Verilen Görev 1: Kayıtlarda "helmet" dizesini içeren her satırı çıkarınız. Büyük ve küçük harf ayrımı dikkate alınmalıdır.

Kaynak Metin Parçası:
Emsal Mahkeme Kararı İstanbul 2. Asliye Ticaret Mahkemesi 2018/1122 E. 2019/753 K. 03.10.2019 T.

Görüntülediğiniz mahkeme kararı kesinleşmiş bir karardır.

T.C.
İSTANBUL
2. ASLİYE TİCARET MAHKEMESİ

ESAS NO: 2018/1122
KARAR NO: 2019/753

DAVA : İtirazın İptali (Ticari Satımdan Kaynaklanan)
DAVA TARİHİ: 24/10/2017
KARAR TARİHİ: 03/10/2019

Mahkememizde görülmekte olan İtirazın İptali (Ticari Satımdan Kaynaklanan) davasının yapılan açık yargılaması sonunda,
G.G.D
Davacı vekili sunduğu dava dilekçesinde özetle; müvekkili ile dava dışı arsa sahipleri ile imzalanan …Noterliğinin 02.02.2012 tarih ve … yevmiye numaralı “Düzenleme Şeklinde Taşınmaz Satış Vaadi ve Arsa Payı Karşılığı İnşaat Sözleşmesi” ve …Noterliğinin 13.10.2014 tarih ve …yevmiye numaralı “Düzenleme Şeklinde Taşınmaz Satış Vaadi ve Arsa Payı Karşılığı İnşaat Revize Sözleşmesi” gereğince davalıya teslim edilen ticari bölümler nedeniyle kestiği 17.11.2015 tarihli faturada KDV alacağı bulunduğunu, davalı tarafın ticari mükellefiyetinin olmaması şeklinde haksız gerekçesiyle borcu ödemediğinden davalı aleyhine İstanbul …İcra Müdürlüğünün …E. sayılı dosyasından fatura bedeli olan tutar yönünden ilamsız takiplere ödeme emri tebliğ olunduğunu, ödeme emrinin tebliği üzerine davalının borca itiraz ederek takibi durduğunu belirterek itirazın iptali ile takibin devamına karar verilmesini talep etmiştir.

Verilen Görev 2: Mahkeme kararında "Emsal Mahkeme Kararı" sözcüklerinden "DAVA : İtirazın İptali (Ticari Satımdan Kaynaklanan)" sözcüklerine kadar uzanan her şeyi, hiçbir değişiklik yapmadan alıntılayınız.

Görev İçin Kayıtlar:

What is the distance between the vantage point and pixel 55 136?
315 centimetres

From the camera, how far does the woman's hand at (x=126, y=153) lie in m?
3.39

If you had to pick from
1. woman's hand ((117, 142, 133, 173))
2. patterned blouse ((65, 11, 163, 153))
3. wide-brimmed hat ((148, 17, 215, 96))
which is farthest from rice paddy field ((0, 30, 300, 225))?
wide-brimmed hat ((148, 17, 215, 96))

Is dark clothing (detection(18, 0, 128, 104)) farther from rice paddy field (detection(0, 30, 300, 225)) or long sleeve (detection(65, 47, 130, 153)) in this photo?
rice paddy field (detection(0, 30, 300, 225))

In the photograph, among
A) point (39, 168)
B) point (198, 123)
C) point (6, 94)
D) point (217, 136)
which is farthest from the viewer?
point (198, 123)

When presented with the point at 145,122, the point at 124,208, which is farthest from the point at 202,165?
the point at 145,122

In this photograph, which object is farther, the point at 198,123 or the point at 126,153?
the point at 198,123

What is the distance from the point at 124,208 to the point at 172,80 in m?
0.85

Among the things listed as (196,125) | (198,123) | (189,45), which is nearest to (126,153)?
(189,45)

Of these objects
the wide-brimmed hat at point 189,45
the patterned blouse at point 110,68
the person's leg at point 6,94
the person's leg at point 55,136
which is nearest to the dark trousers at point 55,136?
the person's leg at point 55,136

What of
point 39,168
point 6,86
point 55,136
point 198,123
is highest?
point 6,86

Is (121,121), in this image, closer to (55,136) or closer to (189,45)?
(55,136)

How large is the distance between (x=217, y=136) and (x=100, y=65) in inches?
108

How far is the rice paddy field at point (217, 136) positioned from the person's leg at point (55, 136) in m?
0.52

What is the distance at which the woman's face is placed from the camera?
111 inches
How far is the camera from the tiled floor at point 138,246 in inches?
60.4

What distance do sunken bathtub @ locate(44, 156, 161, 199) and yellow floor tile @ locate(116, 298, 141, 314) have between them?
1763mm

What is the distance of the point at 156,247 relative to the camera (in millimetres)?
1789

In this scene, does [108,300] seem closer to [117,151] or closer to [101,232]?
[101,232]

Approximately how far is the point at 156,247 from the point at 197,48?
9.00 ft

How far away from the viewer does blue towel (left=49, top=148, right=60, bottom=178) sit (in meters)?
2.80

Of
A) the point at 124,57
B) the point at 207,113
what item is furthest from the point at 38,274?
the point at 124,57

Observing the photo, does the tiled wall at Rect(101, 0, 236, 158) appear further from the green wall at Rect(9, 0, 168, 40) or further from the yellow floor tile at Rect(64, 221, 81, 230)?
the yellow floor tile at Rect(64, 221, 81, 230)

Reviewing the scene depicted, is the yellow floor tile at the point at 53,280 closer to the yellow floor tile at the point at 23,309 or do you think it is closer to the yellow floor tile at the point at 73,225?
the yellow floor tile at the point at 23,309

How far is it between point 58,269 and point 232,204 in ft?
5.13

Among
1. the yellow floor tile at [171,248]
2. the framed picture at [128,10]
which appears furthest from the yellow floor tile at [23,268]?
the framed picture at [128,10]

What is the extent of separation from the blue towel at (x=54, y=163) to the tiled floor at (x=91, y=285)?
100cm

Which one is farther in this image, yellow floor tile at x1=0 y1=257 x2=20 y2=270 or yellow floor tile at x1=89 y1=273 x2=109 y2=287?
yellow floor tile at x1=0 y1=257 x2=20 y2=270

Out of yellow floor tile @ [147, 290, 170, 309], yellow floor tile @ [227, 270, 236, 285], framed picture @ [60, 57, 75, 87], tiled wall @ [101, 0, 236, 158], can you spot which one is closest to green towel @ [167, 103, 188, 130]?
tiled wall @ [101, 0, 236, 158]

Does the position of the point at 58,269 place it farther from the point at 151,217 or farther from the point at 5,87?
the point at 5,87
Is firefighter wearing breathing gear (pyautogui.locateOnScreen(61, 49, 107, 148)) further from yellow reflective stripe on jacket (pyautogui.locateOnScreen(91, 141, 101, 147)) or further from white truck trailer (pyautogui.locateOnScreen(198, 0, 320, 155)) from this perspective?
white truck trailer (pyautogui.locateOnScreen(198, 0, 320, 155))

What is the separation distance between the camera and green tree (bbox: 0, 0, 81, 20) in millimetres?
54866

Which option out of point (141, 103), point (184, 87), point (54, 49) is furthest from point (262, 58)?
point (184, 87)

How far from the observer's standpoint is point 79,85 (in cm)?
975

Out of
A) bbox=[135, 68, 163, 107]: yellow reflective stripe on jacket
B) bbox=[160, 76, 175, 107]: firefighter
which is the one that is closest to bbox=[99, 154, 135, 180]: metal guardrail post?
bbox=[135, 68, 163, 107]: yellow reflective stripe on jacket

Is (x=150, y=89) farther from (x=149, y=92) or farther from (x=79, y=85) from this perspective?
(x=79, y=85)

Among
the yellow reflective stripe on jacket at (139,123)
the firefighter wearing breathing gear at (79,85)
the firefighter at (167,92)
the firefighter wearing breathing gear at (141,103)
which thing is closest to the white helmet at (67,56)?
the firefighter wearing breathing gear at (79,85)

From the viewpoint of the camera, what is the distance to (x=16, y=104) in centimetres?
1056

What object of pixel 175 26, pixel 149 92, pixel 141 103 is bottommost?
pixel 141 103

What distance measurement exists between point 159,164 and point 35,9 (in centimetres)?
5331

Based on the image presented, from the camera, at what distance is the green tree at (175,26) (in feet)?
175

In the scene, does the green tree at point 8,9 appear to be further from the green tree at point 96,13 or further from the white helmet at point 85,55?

Yazılı Çözüm 1:
which thing is closest to the white helmet at (67,56)?
In the scene, does the green tree at point 8,9 appear to be further from the green tree at point 96,13 or further from the white helmet at point 85,55?

Yazılı Çözüm 2:
Emsal Mahkeme Kararı İstanbul 2. Asliye Ticaret Mahkemesi 2018/1122 E. 2019/753 K. 03.10.2019 T.

Görüntülediğiniz mahkeme kararı kesinleşmiş bir karardır.

T.C.
İSTANBUL
2. ASLİYE TİCARET MAHKEMESİ

ESAS NO: 2018/1122
KARAR NO: 2019/753

DAVA : İtirazın İptali (Ticari Satımdan Kaynaklanan)